======== Passage provided
Last month was harder. It was damn near impossible not to lose my noodle. I think I might have partially done so. Events happened and I felt like I was reliving the whole dreadful day all over again. For the next week I went through the same wave of depression that hit after I lost Emmitt. From 2pm until I went to sleep I couldn't function. I did the bare minimum and that was all. Today was different.
Thankfully, there were no repeats of last month. However, my kids suddenly decided they needed to know what the date was. I'm not sure why knowing it was Monday wasn't good enough. Okay, I do, it's because they are excited for Christmas. I'm trying to be. All I got was the tree up though. The rest of my house is bare. A stark contrast to the other years and I was already asked tonight if we could decorate the rest of the house tomorrow, Christmas Eve. I don't see the point. I don't know if I can do more than my tree this year. You see their date question, reminded me that I lost my baby two months ago today, and that I would have been approximately 24 weeks along. It hurts all over again, I feel angry and want to hide under a blanket, but I can't. In moments like these I am super happy for this thoughtful gift from my parents.
To help me deal with my grief and help solidify the very real, but surreal moment, my most wonderful hubby agreed to me getting an ornament for Emmitt. All my kids have one for their year of birth. When I went to my mom's I saw the "perfect ornament" on her tree. My Parents bought another ornament, got Emmitt's name inked on, and gifted the ornament to me. It sounds strange, and some may say it's not based in reality, but it brings me a sense of peace in place of a great amount of chaos and pain. I feel like through this ornament I'm able to hold the baby I didn't get to. It calms me and centers me when something catches me unexpected and my world seems to rip out from under me, threatening to bury me in unrepairable heartache.
I feel empty when I remember what "could've been", but I feel full when I look at Emmitt's ornament next to his siblings and ours on the tree. It serves as a reminder he's in Heaven patiently waiting for all of us to join him one day. And that indeed, he was very real.
A very Merry Christmas to all. May your holiday season be a blessed one.
================
======== Given entries
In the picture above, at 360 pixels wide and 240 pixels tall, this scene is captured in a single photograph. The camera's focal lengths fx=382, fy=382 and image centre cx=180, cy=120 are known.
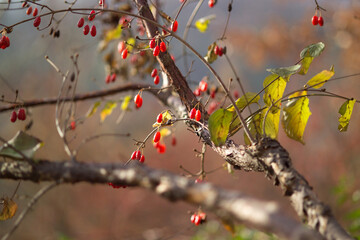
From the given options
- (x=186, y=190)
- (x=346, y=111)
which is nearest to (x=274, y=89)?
(x=346, y=111)

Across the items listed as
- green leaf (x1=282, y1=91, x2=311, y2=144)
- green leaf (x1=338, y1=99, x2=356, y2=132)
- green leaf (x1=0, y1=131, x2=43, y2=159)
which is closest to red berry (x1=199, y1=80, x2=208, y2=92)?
green leaf (x1=282, y1=91, x2=311, y2=144)

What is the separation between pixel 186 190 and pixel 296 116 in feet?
2.01

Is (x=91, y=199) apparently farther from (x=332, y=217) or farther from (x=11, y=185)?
(x=332, y=217)

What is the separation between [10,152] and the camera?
0.93m

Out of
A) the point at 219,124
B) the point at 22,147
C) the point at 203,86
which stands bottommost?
the point at 22,147

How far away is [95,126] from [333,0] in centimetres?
463

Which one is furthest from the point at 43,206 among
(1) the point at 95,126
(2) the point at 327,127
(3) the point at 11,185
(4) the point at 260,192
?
(2) the point at 327,127

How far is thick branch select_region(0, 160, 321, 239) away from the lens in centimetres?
48

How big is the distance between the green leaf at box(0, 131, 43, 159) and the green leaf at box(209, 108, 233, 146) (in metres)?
0.44

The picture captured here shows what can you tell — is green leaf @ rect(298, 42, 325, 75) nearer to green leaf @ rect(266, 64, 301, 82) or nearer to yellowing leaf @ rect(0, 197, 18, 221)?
green leaf @ rect(266, 64, 301, 82)

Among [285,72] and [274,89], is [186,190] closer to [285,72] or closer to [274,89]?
[285,72]

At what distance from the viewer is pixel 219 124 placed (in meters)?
0.96

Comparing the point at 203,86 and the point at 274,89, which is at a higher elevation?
the point at 203,86

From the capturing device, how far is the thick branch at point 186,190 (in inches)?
19.0
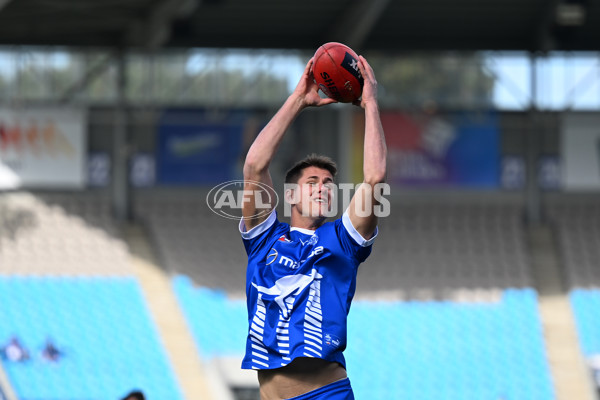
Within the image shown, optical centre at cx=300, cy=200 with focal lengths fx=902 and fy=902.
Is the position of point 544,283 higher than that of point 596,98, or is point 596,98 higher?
point 596,98

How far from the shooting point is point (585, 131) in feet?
62.3

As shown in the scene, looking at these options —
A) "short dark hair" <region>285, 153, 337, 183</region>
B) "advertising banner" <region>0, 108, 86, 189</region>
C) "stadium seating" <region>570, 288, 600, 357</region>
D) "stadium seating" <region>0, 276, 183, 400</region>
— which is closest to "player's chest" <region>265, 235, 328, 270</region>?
"short dark hair" <region>285, 153, 337, 183</region>

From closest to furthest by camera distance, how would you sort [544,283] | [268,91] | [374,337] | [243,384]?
[243,384] < [374,337] < [544,283] < [268,91]

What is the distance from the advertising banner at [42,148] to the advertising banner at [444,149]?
21.0ft

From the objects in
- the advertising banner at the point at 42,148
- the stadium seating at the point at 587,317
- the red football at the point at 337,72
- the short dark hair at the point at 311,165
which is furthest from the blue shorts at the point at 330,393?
the advertising banner at the point at 42,148

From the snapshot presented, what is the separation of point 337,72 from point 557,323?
44.6 ft

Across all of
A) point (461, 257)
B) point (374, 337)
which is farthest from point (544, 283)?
point (374, 337)

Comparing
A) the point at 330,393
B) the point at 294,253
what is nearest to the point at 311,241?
the point at 294,253

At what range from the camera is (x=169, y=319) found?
1587 cm

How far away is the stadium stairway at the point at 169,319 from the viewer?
14664mm

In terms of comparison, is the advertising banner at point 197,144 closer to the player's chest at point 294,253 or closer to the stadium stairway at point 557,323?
the stadium stairway at point 557,323

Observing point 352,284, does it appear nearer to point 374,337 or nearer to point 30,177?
point 374,337

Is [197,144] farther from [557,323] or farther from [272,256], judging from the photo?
[272,256]

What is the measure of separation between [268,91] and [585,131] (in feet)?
22.0
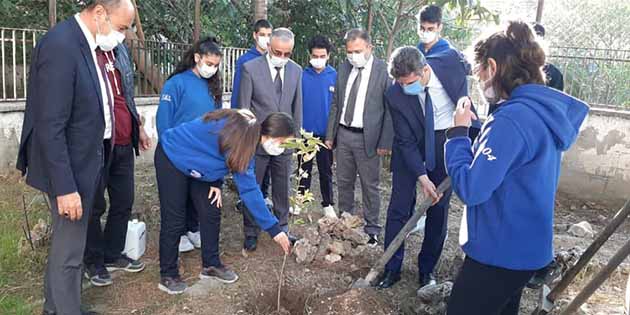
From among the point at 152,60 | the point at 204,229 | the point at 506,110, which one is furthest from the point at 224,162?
the point at 152,60

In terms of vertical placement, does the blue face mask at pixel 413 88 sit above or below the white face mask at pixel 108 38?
below

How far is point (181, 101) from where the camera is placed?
360cm

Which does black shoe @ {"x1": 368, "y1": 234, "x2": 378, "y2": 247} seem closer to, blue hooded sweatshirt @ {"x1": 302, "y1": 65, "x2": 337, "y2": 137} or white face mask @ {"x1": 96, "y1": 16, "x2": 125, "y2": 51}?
blue hooded sweatshirt @ {"x1": 302, "y1": 65, "x2": 337, "y2": 137}

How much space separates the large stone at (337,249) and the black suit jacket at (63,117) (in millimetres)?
1925

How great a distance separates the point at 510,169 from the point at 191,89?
2472 mm

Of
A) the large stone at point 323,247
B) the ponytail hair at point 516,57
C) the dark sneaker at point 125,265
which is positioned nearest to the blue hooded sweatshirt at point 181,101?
the dark sneaker at point 125,265

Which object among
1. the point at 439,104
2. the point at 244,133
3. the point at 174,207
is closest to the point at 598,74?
the point at 439,104

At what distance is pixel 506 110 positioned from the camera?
68.8 inches

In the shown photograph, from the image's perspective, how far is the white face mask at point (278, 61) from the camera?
4.01 meters

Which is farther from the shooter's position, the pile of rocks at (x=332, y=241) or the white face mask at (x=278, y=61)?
the white face mask at (x=278, y=61)

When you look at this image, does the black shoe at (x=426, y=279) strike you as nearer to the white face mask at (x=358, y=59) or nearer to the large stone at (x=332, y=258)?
the large stone at (x=332, y=258)

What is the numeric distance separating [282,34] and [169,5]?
17.5 ft

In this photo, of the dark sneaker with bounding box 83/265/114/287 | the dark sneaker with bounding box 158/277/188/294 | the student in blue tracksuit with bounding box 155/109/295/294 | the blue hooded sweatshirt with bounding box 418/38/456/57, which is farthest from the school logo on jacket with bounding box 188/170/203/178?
the blue hooded sweatshirt with bounding box 418/38/456/57

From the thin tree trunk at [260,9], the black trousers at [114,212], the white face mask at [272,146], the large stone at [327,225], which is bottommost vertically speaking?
the large stone at [327,225]
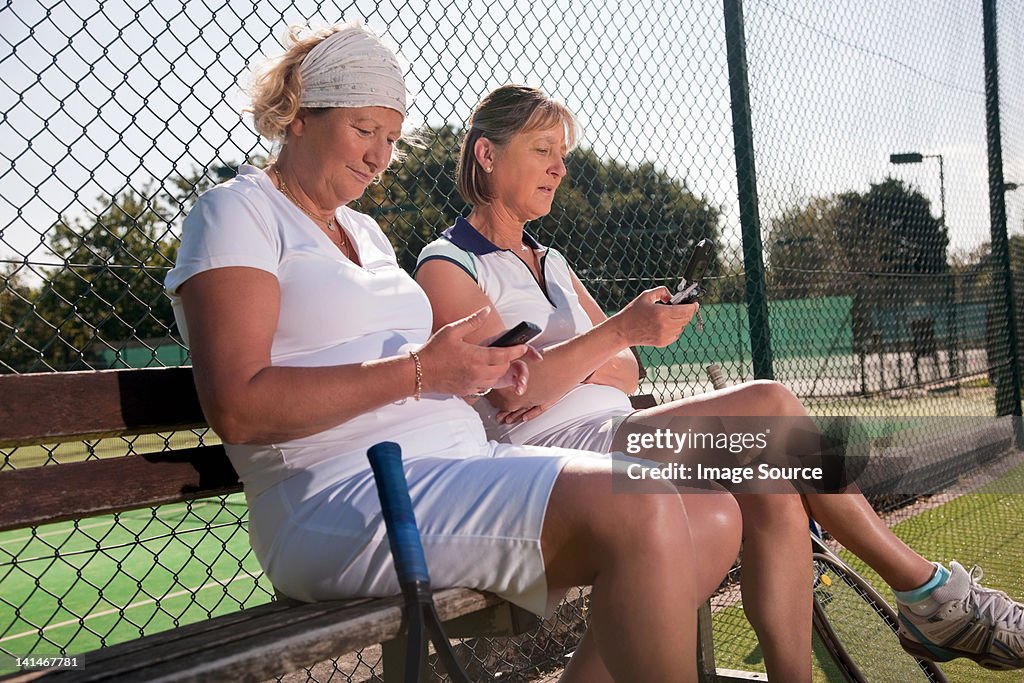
================
Answer these questions using the post about Emmitt's ornament:
(a) How long ago did the writer lose the baby?
(b) Who bought the ornament and had Emmitt's name inked on it?
(c) What is the only holiday decoration the writer has put up so far?

(a) Two months ago that day.
(b) The writer's parents.
(c) The tree.